TASK REQUIREMENTS: Can you extract every entry below word for word, leaving the pictures out of your answer?

DATASET CONTENT:
--

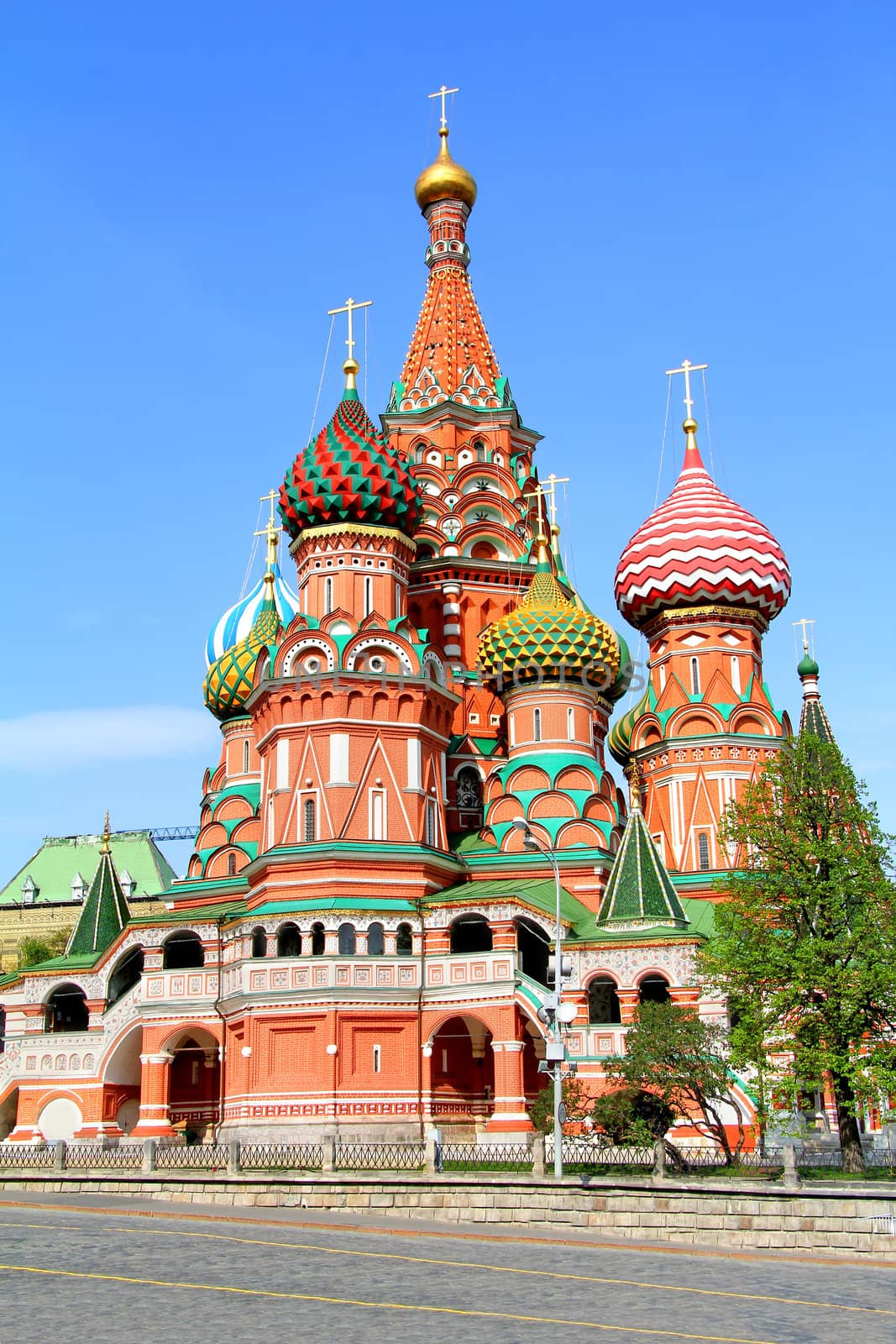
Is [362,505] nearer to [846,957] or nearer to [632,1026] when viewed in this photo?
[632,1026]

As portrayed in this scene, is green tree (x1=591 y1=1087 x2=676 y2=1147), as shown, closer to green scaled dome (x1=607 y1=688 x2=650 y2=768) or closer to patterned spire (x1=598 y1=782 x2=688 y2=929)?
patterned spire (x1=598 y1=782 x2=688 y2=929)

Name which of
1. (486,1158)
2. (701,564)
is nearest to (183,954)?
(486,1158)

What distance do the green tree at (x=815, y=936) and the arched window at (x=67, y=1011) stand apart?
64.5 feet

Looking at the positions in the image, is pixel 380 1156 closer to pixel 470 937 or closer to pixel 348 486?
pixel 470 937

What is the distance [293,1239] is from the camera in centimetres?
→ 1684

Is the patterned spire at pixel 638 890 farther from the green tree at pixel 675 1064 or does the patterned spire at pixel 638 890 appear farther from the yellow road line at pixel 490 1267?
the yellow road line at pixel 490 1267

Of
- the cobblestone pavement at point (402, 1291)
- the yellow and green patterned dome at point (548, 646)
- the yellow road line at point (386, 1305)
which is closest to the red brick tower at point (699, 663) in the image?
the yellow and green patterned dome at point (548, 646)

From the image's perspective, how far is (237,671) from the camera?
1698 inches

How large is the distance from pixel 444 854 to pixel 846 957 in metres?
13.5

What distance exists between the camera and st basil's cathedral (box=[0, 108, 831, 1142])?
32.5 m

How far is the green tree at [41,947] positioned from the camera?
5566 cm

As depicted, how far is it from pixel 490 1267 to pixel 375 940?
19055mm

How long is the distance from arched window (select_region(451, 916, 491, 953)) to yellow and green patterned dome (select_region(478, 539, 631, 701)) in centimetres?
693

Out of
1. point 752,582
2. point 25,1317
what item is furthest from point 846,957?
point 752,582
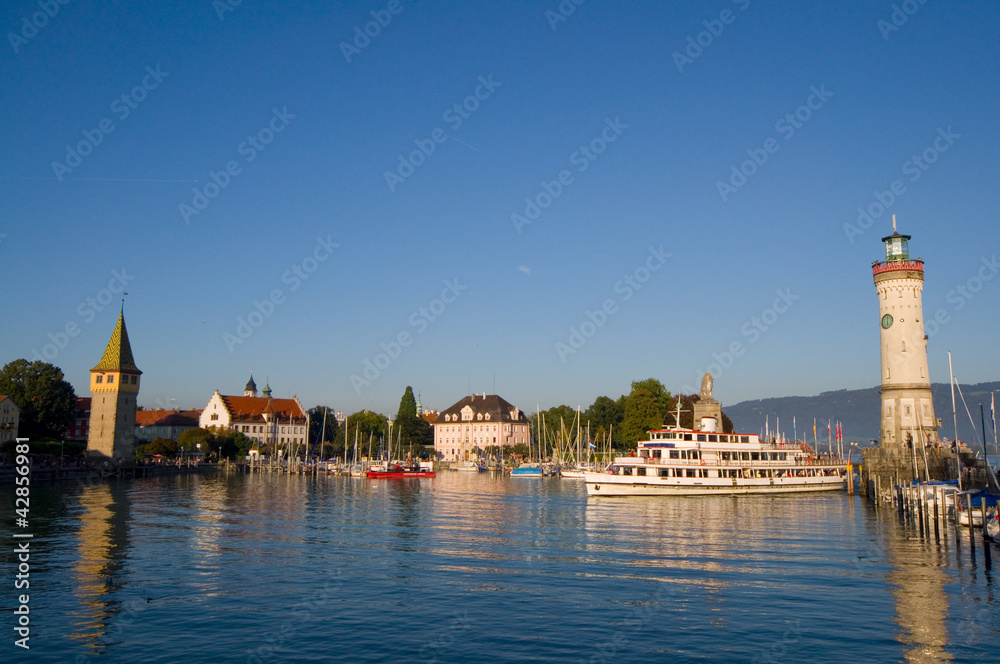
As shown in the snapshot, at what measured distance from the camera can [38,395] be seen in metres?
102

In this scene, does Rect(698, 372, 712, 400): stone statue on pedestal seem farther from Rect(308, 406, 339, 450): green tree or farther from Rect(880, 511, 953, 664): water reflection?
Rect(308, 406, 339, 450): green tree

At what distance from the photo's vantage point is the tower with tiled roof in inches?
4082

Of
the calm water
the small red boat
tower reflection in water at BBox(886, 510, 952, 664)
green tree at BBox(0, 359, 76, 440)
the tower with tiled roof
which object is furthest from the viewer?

--

TASK ANSWER:
Is [362,505] nearer to [846,957] or nearer to [632,1026] when viewed in this photo?
[632,1026]

As portrayed in this scene, is green tree (x1=591 y1=1087 x2=676 y2=1147), as shown, closer to green scaled dome (x1=607 y1=688 x2=650 y2=768) or closer to patterned spire (x1=598 y1=782 x2=688 y2=929)?
patterned spire (x1=598 y1=782 x2=688 y2=929)

Name which of
1. (486,1158)
2. (701,564)
is nearest to (183,954)?
(486,1158)

What distance do the green tree at (x=815, y=936) and the arched window at (x=67, y=1011) stand apart?
64.5 feet

Looking at the positions in the image, is pixel 380 1156 closer to pixel 470 937 or closer to pixel 348 486?
pixel 470 937

What is the distance [293,1239] is from the camera in centimetres?
→ 1684

Is the patterned spire at pixel 638 890 farther from the green tree at pixel 675 1064 or does the patterned spire at pixel 638 890 appear farther from the yellow road line at pixel 490 1267?
the yellow road line at pixel 490 1267

Of
- the cobblestone pavement at point (402, 1291)
- the yellow and green patterned dome at point (548, 646)
- the yellow road line at point (386, 1305)
which is closest to the red brick tower at point (699, 663) in the image?
the yellow and green patterned dome at point (548, 646)

From the image's perspective, how far is (237,671) from the camera?
1698 inches

How large is the distance from pixel 444 854 to pixel 846 957 in metres?
13.5

What distance exists between the camera and st basil's cathedral (box=[0, 108, 831, 1142])?
32.5 m

How far is the green tree at [41,947] positioned from the camera?
5566 cm

As depicted, how far is it from pixel 490 1267 to pixel 375 940?
19055mm

How long is the distance from arched window (select_region(451, 916, 491, 953)) to yellow and green patterned dome (select_region(478, 539, 631, 701)) in centimetres?
693

Out of
1. point 752,582
2. point 25,1317
what item is furthest from point 846,957?
point 752,582
As shown in the snapshot, at what measured distance from the camera can [38,395] be seen in metres?
102

In this scene, does Rect(698, 372, 712, 400): stone statue on pedestal seem farther from Rect(308, 406, 339, 450): green tree or farther from Rect(880, 511, 953, 664): water reflection?
Rect(308, 406, 339, 450): green tree

At what distance from the photo's vantage point is the tower with tiled roof in inches?
4082

Of
the calm water
the small red boat
tower reflection in water at BBox(886, 510, 952, 664)
green tree at BBox(0, 359, 76, 440)
the tower with tiled roof
which object is furthest from the viewer?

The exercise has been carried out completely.